DATA ENTRIES>
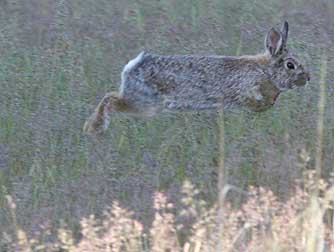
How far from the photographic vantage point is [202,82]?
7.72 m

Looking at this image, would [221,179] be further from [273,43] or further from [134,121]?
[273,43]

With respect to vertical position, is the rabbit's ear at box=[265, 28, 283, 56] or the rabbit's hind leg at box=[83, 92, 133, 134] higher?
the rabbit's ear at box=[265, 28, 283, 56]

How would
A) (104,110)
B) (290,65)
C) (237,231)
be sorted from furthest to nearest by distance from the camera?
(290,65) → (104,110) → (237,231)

==

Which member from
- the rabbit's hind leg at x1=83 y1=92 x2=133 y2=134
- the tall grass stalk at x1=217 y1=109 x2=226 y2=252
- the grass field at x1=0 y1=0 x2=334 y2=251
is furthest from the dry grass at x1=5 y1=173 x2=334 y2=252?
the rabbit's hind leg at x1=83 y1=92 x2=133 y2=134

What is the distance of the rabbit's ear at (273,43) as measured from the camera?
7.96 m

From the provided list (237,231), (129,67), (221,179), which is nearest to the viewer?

* * *

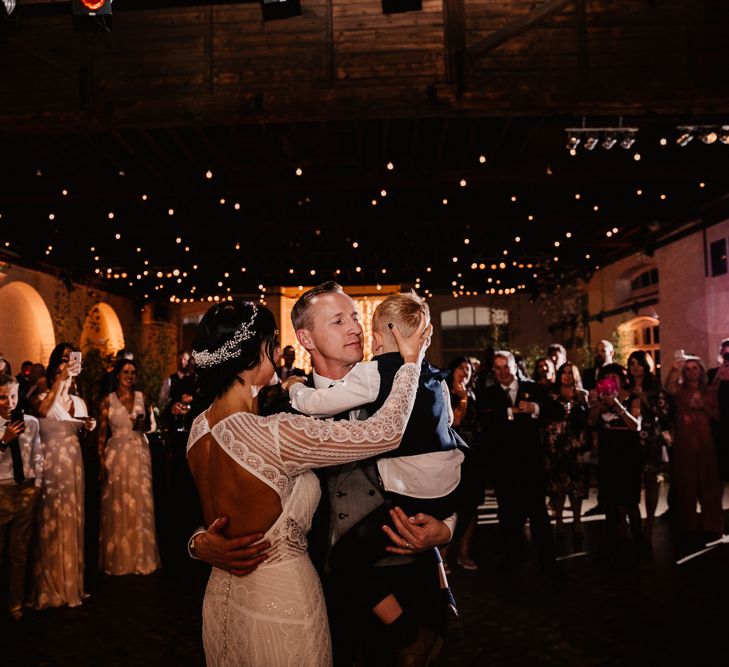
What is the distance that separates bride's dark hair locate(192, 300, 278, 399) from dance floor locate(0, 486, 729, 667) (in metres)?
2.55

EXERCISE OBJECTIVE> Revise the stretch of the listing from "Looking at this" through "(290,65) → (104,110) → (237,231)" by replacing "camera" with "lens", leaving everything else unchanged. Give only those lines.

RESPONSE TO THE TASK>
Looking at this image, would [221,179] be further from [273,43] or further from [134,121]?
[273,43]

With respect to vertical position, is the rabbit's ear at box=[265, 28, 283, 56] or the rabbit's hind leg at box=[83, 92, 133, 134] higher?
the rabbit's ear at box=[265, 28, 283, 56]

How would
A) (104,110)
B) (290,65)
C) (237,231)
be sorted from furthest to nearest by distance from the lens?
(290,65) → (104,110) → (237,231)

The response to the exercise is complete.